Mehmed Sâmî Efendi
"Namazın kusursuz, kâmil olması, fıkıh kitaplarında uzun uzadıya yazılmış olan farzlarını, vâciblerini, sünnetlerini ve müstehâblarını yerlerine getirmekle olur. Namazı tamâmlamak için, bu dört şeyden başka yapılacak bir şey yoktur. Namazın (Huşû)u [yâni her uzvun tevâzu göstermesi], bu dört şeyi yapmaktır. Kalbin (Hudû')u, [yâni Allah korkusu] da yine bunları tamâm yapmakla olur. Bazıları, bu dördünü uzun uzadıya öğrenip ezberlemekle, namazımız tamâm oldu deyip, bu öğrendiklerini iyi yapmakta gevşek davranmışlar.

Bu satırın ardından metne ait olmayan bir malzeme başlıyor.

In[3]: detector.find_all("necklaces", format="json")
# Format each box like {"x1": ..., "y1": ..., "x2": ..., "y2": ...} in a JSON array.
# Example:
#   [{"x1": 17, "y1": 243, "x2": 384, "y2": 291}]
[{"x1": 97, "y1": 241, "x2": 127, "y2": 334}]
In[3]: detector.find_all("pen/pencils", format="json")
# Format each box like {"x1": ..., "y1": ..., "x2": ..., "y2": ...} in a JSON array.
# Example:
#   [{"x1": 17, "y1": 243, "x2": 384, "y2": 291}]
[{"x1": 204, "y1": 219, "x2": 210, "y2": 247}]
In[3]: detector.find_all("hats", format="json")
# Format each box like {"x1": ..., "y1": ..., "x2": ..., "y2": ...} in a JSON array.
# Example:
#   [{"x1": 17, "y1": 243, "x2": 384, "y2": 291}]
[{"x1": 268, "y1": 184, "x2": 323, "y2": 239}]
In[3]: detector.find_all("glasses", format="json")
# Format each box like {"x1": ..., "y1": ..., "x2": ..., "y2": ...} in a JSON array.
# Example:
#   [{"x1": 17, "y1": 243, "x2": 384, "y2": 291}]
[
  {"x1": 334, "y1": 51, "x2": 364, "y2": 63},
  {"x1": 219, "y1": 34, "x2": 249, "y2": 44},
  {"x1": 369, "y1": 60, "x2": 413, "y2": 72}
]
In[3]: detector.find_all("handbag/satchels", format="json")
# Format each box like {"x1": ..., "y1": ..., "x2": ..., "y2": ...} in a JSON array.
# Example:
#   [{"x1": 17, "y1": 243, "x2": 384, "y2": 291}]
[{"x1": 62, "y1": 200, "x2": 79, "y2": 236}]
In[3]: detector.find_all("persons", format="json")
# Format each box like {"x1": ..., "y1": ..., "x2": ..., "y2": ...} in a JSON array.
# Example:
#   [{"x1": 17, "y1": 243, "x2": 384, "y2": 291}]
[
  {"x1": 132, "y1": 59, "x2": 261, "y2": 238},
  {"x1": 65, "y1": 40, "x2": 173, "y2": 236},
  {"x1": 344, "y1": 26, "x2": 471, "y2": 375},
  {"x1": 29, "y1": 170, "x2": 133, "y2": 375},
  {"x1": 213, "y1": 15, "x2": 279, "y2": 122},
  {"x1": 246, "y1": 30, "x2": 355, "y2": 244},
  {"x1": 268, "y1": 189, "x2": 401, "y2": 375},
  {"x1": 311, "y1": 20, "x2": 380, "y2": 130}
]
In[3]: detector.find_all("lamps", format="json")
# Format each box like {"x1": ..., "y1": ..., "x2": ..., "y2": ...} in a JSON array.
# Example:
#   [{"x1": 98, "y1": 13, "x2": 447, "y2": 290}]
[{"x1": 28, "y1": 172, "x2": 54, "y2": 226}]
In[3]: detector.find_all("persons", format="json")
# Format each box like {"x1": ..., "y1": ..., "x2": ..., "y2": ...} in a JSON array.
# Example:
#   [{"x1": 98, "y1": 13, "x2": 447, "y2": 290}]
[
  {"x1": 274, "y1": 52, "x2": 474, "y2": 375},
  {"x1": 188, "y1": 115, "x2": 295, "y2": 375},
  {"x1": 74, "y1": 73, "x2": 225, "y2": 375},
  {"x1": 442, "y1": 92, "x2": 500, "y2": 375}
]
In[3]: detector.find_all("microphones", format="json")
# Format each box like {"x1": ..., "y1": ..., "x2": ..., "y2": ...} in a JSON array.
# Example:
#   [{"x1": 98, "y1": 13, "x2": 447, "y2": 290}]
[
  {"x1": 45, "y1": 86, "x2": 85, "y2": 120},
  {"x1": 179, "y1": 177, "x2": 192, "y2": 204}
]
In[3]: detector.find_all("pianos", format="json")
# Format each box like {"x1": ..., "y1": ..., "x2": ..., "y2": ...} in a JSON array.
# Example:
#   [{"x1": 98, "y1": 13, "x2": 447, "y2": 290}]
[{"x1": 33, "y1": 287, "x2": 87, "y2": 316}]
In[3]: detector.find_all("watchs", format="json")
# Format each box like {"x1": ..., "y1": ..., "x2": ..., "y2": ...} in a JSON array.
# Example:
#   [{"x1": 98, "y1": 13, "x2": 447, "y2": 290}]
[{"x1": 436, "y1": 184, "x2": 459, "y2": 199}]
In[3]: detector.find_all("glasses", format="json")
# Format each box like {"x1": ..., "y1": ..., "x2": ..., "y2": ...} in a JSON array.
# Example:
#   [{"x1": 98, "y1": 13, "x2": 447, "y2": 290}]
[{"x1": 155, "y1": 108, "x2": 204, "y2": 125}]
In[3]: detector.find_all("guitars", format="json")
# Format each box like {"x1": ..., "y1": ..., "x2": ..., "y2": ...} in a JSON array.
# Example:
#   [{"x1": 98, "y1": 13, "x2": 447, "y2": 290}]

Bundan dolayı namazın kemâlâtından az bir şey kazanabilmişlerdir. Bir kısmı da, namazda dünyayı unutup, kalblerinin Allahü teâlâ ile olmasına ehemmiyyet verip, âzaların edebli bulunmasını gözetmemişler. Yalnız farzları ile sünnetlerini yerine getirmişlerdir. Bunlar da namazın hakikatini anlayamamıştır. Namazın kemâl bulmasını, namazdan başka şeyde aramışlardır. Çünkü, namazda kalbin hazır olması, şart değildir. Hadis-i şerifte, (Kalb hazır olmazsa, namaz da olmaz) buyuruldu ise de bu, kalbin, yukarıda bildirilen dört şeyin yapılmasında hazır olması, uyanık olması demektir. Yâni bunların hepsinin yapılmasında gevşeklik olmamasına dikkat etmektir...KILANLARIN FARKI KADAR!

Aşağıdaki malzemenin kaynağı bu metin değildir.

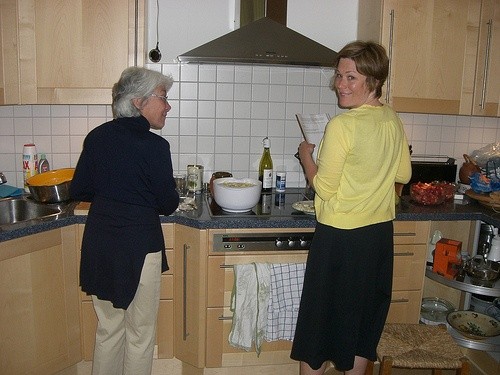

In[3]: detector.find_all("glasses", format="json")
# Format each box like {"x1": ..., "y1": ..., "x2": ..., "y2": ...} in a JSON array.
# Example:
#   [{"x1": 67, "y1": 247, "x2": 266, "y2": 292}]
[{"x1": 148, "y1": 93, "x2": 169, "y2": 102}]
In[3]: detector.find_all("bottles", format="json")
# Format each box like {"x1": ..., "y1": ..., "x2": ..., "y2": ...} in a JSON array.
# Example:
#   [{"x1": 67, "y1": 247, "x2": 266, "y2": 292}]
[
  {"x1": 257, "y1": 192, "x2": 272, "y2": 219},
  {"x1": 275, "y1": 171, "x2": 286, "y2": 192},
  {"x1": 259, "y1": 138, "x2": 273, "y2": 192},
  {"x1": 174, "y1": 164, "x2": 204, "y2": 198},
  {"x1": 275, "y1": 193, "x2": 285, "y2": 207},
  {"x1": 23, "y1": 143, "x2": 49, "y2": 192}
]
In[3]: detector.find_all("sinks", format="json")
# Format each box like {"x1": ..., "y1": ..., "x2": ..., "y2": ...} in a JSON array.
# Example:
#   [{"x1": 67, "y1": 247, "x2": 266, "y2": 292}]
[{"x1": 0, "y1": 200, "x2": 63, "y2": 226}]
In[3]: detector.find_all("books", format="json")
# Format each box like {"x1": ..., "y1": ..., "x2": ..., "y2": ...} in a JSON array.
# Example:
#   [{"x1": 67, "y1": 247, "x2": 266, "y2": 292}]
[{"x1": 295, "y1": 113, "x2": 332, "y2": 164}]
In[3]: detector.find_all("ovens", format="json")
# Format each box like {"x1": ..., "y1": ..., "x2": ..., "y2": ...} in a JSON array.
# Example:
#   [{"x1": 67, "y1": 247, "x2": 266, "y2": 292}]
[{"x1": 208, "y1": 228, "x2": 329, "y2": 372}]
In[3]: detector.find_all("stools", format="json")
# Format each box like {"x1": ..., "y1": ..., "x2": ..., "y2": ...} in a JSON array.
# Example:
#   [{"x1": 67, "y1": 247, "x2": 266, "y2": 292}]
[{"x1": 376, "y1": 323, "x2": 469, "y2": 375}]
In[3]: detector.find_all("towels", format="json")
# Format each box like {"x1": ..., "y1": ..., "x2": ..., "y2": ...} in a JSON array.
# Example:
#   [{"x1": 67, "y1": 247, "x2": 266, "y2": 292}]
[
  {"x1": 227, "y1": 261, "x2": 271, "y2": 358},
  {"x1": 266, "y1": 262, "x2": 306, "y2": 344}
]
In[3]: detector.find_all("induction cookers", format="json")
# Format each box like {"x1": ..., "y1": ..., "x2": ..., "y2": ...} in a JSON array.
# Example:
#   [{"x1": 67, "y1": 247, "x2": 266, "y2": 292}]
[{"x1": 202, "y1": 181, "x2": 313, "y2": 218}]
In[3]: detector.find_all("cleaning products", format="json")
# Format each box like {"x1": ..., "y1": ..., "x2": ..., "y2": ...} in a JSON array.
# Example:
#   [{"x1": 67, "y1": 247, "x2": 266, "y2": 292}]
[
  {"x1": 38, "y1": 154, "x2": 50, "y2": 174},
  {"x1": 22, "y1": 143, "x2": 38, "y2": 193}
]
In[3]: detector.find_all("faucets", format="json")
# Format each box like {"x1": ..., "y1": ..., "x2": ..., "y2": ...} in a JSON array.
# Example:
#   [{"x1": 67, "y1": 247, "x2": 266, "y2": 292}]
[{"x1": 0, "y1": 172, "x2": 7, "y2": 185}]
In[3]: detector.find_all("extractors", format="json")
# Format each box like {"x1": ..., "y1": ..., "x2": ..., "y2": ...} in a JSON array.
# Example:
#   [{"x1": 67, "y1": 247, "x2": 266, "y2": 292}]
[{"x1": 175, "y1": 0, "x2": 345, "y2": 70}]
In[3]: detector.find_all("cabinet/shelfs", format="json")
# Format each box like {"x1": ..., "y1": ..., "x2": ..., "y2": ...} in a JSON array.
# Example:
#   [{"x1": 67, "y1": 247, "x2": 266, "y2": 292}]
[
  {"x1": 357, "y1": 0, "x2": 500, "y2": 118},
  {"x1": 387, "y1": 221, "x2": 472, "y2": 323},
  {"x1": 0, "y1": 223, "x2": 208, "y2": 375},
  {"x1": 0, "y1": 0, "x2": 145, "y2": 106}
]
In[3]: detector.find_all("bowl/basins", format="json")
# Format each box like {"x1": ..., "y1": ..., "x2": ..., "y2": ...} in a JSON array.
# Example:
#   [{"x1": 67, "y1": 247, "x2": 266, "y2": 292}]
[
  {"x1": 419, "y1": 296, "x2": 500, "y2": 351},
  {"x1": 24, "y1": 166, "x2": 78, "y2": 204},
  {"x1": 212, "y1": 177, "x2": 263, "y2": 213},
  {"x1": 463, "y1": 255, "x2": 500, "y2": 283},
  {"x1": 409, "y1": 182, "x2": 459, "y2": 206}
]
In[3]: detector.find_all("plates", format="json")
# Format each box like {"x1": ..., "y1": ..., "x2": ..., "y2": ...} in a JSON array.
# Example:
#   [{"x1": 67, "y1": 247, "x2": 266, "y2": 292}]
[{"x1": 291, "y1": 200, "x2": 316, "y2": 216}]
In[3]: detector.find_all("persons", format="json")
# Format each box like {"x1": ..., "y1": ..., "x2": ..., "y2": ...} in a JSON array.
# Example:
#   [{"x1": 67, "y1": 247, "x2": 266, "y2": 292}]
[
  {"x1": 70, "y1": 67, "x2": 179, "y2": 375},
  {"x1": 291, "y1": 41, "x2": 412, "y2": 375}
]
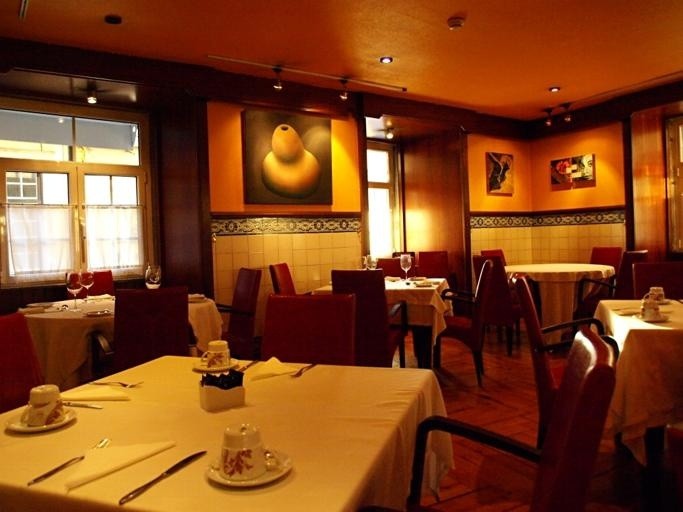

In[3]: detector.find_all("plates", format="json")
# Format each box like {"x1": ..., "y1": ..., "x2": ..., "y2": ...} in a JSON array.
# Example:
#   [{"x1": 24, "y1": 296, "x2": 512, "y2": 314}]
[
  {"x1": 191, "y1": 361, "x2": 238, "y2": 372},
  {"x1": 25, "y1": 302, "x2": 54, "y2": 308},
  {"x1": 84, "y1": 311, "x2": 114, "y2": 317},
  {"x1": 204, "y1": 448, "x2": 293, "y2": 488},
  {"x1": 637, "y1": 316, "x2": 670, "y2": 322},
  {"x1": 3, "y1": 408, "x2": 77, "y2": 435}
]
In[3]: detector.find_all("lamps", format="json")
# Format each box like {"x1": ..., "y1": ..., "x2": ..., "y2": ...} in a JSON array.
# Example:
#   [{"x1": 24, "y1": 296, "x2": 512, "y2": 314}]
[
  {"x1": 272, "y1": 66, "x2": 350, "y2": 101},
  {"x1": 537, "y1": 101, "x2": 576, "y2": 127}
]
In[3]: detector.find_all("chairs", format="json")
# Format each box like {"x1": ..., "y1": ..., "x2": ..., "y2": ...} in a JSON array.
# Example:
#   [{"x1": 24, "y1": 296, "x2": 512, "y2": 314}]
[
  {"x1": 269, "y1": 262, "x2": 296, "y2": 293},
  {"x1": 359, "y1": 329, "x2": 617, "y2": 512},
  {"x1": 588, "y1": 244, "x2": 624, "y2": 294},
  {"x1": 512, "y1": 273, "x2": 627, "y2": 467},
  {"x1": 573, "y1": 249, "x2": 646, "y2": 345},
  {"x1": 375, "y1": 259, "x2": 416, "y2": 276},
  {"x1": 417, "y1": 252, "x2": 458, "y2": 288},
  {"x1": 87, "y1": 285, "x2": 188, "y2": 384},
  {"x1": 261, "y1": 293, "x2": 355, "y2": 366},
  {"x1": 65, "y1": 270, "x2": 114, "y2": 300},
  {"x1": 392, "y1": 252, "x2": 416, "y2": 259},
  {"x1": 631, "y1": 261, "x2": 683, "y2": 301},
  {"x1": 429, "y1": 260, "x2": 492, "y2": 388},
  {"x1": 212, "y1": 266, "x2": 262, "y2": 359},
  {"x1": 0, "y1": 311, "x2": 51, "y2": 405},
  {"x1": 331, "y1": 269, "x2": 412, "y2": 369},
  {"x1": 474, "y1": 255, "x2": 533, "y2": 355},
  {"x1": 482, "y1": 249, "x2": 507, "y2": 265}
]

Namazın tamâm olması ve kemâl bulması, bu dört şeyi yapmakla olunca ve bundan başka bir şey ile kâmil olmayacağına göre, cahillerin namazı ile âlimlerin namazları, arasında ne fark kalır? diye soracak olursanız, deriz ki: Namazlar arasındaki fark, kılanlar arasındaki farktan gelir. Bir ibâdeti yapan iki farklı kimseye, eşit sevap verilmez. Bir makbûl, sevgili kula, başkalarının o işine verilen sevaptan çok sevap verilir. Bunun içindir ki, (Âriflerin gösteriş olan ibâdetlerine, câhillerin hâlis amellerinden daha çok sevap verilir) demişlerdir..."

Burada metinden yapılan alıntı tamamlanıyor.